TEXT SECTION
MINERAL, Mo. • The first thing you notice is the fence, with its razor-sharp wire weaving throughout the 20-foot-tall barrier in giant, jagged-edged spirals. If not for the disturbing utility of its purpose, the swirling circular patterns of the barbed-wire fence that surrounds the Potosi Correctional Center could almost pass for some sort of shimmering architectural accent.
But there is nothing beautiful about this place, nothing worthy of special adornments. And if you couldn't tell that upon approaching the two-lane country road that leads up to this grim fortress, you quickly understand what lies beyond the barbed-wired and stark gray stone walls by the signs that are posted all along the fence line:
"DANGER. Deadly High Voltage. Keep OUT."
If you think it's a disturbing place to visit, just imagine what it must be like to live here. Vaughn Alexander will tell you if you ask. Prisoner No. 1129517 looks you dead in the eyes and without flinching tells you this: "Being in here, this is not living, this is not a life. This is not suitable for human beings. This is an animal-like situation where they cage you, and even though you brought yourself here, there are things that happen in prison that people don't dare to understand."
Six years ago, the only numbers attached to Alexander's name were numbers of perfection. He was an undefeated (5-0 with four knockouts) promising young junior middleweight fighter who fight promoter Don King was already grooming for bigger and better things. Six years ago, he had already fought three times in Las Vegas at Mandalay Bay and once at Madison Square Garden on championship cards of Cory Spinks, Roy Jones Jr. and Wladimir Klitschko.
Six years ago, he was the rising star in a North St. Louis family full of talented young boxers. Now he's six years into an 18-year sentence for armed robbery and assault on a St. Louis sheriff, while it's his baby brother Devon — 14 months his junior — who is an undefeated world champion getting ready to defend his junior welterweight crown on HBO tonight at the Scottrade Center 100 miles away.
Vaughn sits in a nondescript cinder block-walled interview room, slowly flipping the pages of the glossy fight program. Every time he sees a photo of baby brother, particularly the ones with the world championship belts draped over Devon's shoulder as he smiles for the camera, Vaughn Alexander taps the images repeatedly with his fingertips.
"I'm proud of him," Vaughn says.
He keeps grinning as he looks at the photos, chuckling softly while he speaks. "I'm so proud of him because this is what we've been working for man, and he's there."
He said "we," because the championship dream was always supposed to be a coordinated effort for the Alexander boys. They were supposed to arrive at the professional championship level together, just like they did when they were amateurs collecting Silver Gloves, Golden Gloves and Junior Olympic titles side by side.
But they are no longer running on parallel paths, and when you ask 24-year-old Vaughn the question that everyone wants to know — why Devon is the one on that glossy magazine cover and he's the one sitting inside a maximum security prison — he doesn't hesitate.

WRITTEN REQUEST 1
In the article about Vaughn Alexander, how long is the prison sentence he is serving?

RECORDS TO PROCESS
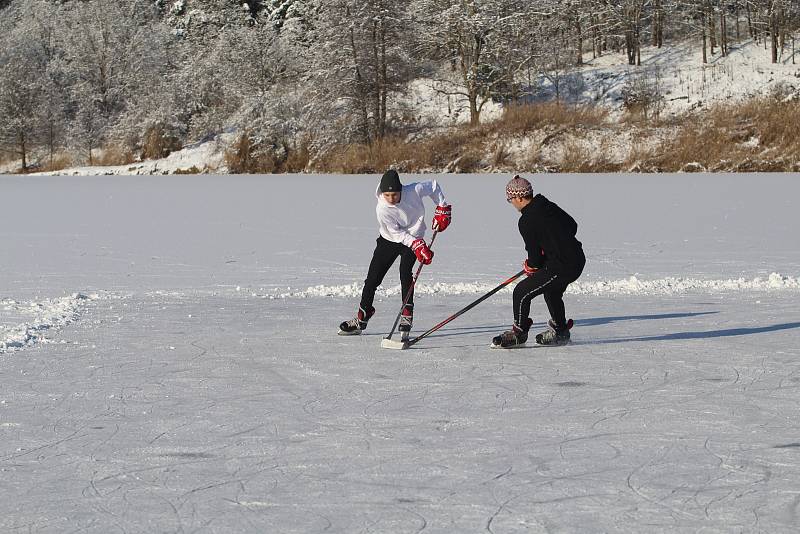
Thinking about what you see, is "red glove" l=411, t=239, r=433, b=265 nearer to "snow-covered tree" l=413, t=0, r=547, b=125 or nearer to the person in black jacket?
Result: the person in black jacket

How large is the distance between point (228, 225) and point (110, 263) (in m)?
4.22

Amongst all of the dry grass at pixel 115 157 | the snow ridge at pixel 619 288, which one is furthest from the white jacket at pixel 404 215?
the dry grass at pixel 115 157

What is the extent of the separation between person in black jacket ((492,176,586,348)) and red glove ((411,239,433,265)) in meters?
0.63

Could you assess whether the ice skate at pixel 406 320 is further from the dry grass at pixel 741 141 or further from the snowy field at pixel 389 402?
the dry grass at pixel 741 141

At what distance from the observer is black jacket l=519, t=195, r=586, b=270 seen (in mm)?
5691

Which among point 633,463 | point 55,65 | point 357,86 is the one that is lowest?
point 633,463

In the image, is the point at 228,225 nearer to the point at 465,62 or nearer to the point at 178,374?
the point at 178,374

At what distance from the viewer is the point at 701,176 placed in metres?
23.5

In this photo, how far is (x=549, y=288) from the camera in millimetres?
5852

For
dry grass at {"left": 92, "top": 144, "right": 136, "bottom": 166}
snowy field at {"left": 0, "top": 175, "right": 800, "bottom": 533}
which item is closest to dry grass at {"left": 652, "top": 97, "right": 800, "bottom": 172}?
snowy field at {"left": 0, "top": 175, "right": 800, "bottom": 533}

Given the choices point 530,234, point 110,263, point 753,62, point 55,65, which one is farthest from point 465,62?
point 530,234

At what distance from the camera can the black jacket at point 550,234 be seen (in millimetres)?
5691

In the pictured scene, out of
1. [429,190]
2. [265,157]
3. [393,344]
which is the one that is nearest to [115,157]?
[265,157]

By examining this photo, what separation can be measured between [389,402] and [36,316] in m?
3.72
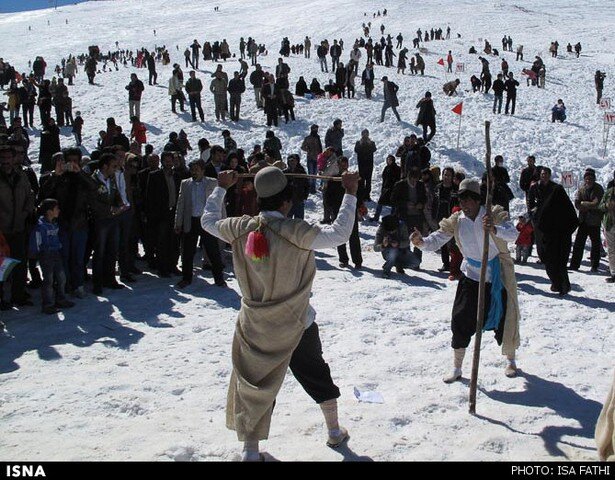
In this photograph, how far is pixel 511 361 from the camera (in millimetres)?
6238

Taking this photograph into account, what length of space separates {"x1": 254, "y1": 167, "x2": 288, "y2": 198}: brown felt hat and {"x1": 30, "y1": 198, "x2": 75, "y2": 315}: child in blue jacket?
14.8ft

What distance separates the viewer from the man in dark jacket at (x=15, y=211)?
793cm

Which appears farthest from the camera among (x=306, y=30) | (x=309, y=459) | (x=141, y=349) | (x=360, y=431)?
(x=306, y=30)

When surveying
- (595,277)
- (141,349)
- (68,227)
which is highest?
(68,227)

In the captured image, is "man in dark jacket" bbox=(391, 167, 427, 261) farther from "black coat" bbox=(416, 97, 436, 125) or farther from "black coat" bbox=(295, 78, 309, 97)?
"black coat" bbox=(295, 78, 309, 97)

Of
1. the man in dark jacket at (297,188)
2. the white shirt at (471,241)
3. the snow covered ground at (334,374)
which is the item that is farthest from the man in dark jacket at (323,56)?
the white shirt at (471,241)

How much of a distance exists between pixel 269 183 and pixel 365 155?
1152cm

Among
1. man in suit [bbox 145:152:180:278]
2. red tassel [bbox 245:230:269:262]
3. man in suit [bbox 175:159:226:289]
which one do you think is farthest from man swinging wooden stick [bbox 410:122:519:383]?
man in suit [bbox 145:152:180:278]

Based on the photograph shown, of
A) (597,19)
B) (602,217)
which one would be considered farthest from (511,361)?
(597,19)

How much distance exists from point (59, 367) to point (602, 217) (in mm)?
8361

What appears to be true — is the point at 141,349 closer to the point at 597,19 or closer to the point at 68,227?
the point at 68,227

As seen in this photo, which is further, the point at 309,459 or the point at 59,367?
the point at 59,367

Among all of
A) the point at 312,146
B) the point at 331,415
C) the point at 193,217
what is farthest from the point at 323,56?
the point at 331,415

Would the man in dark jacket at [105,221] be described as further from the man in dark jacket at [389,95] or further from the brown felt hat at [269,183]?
the man in dark jacket at [389,95]
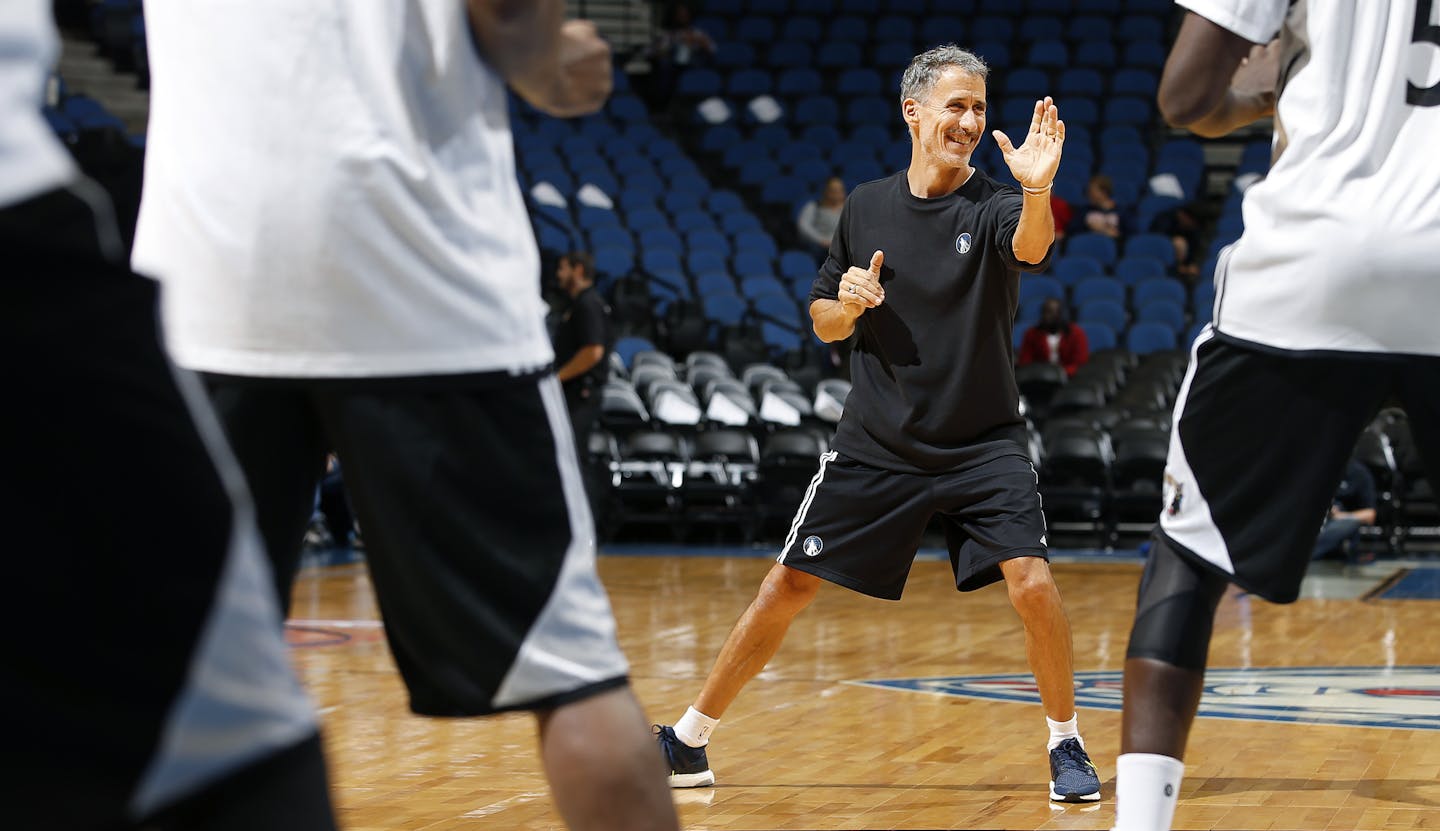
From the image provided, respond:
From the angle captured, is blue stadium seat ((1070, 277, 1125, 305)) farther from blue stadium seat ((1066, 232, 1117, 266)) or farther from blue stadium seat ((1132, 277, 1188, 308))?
blue stadium seat ((1066, 232, 1117, 266))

WRITTEN REQUEST 2
List every line of the listing that contains the string "covered", matching case exactly.

WRITTEN RESPONSE 1
18 years.

WRITTEN RESPONSE 2
Thinking about what you see, is "red glove" l=411, t=239, r=433, b=265 nearer to "snow-covered tree" l=413, t=0, r=547, b=125 or nearer to the person in black jacket?
3. the snow covered ground at (334,374)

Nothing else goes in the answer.